▶ [Problem to solve]: Rewrite the lines below with "shrub" changed to "bush", keeping everything else the same. Leave the pictures out of your answer.
[Begin Data shown]
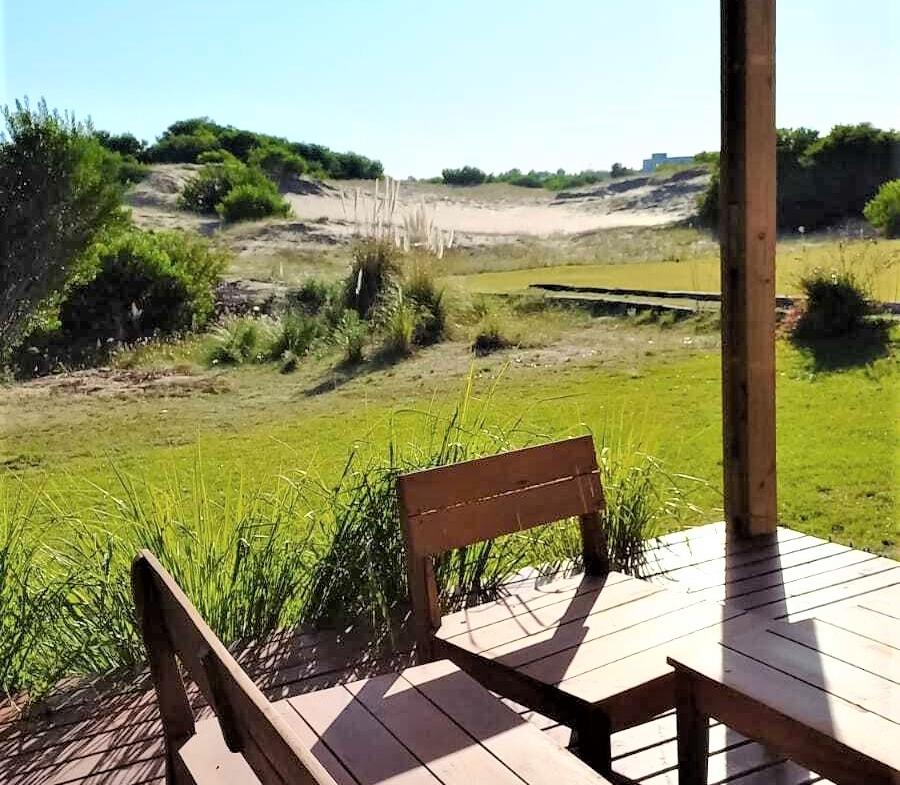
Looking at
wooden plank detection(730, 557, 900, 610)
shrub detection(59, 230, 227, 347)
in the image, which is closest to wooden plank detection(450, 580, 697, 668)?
wooden plank detection(730, 557, 900, 610)

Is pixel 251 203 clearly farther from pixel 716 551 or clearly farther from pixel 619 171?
pixel 716 551

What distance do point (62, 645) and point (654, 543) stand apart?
1774 millimetres

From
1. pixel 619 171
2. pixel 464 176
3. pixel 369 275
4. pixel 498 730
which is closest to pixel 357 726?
pixel 498 730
[End Data shown]
▶ [Problem solution]:
Looking at
wooden plank detection(730, 557, 900, 610)
bush detection(59, 230, 227, 347)
in the image, which is closest to wooden plank detection(450, 580, 697, 668)?
wooden plank detection(730, 557, 900, 610)

Is pixel 251 203 clearly farther from pixel 716 551 or clearly farther from pixel 619 171?
pixel 716 551

What distance do point (62, 645) and point (654, 543) stand apart?
1774 millimetres

From
1. pixel 619 171
2. pixel 464 176
3. pixel 369 275
4. pixel 498 730
which is closest to pixel 357 726?
pixel 498 730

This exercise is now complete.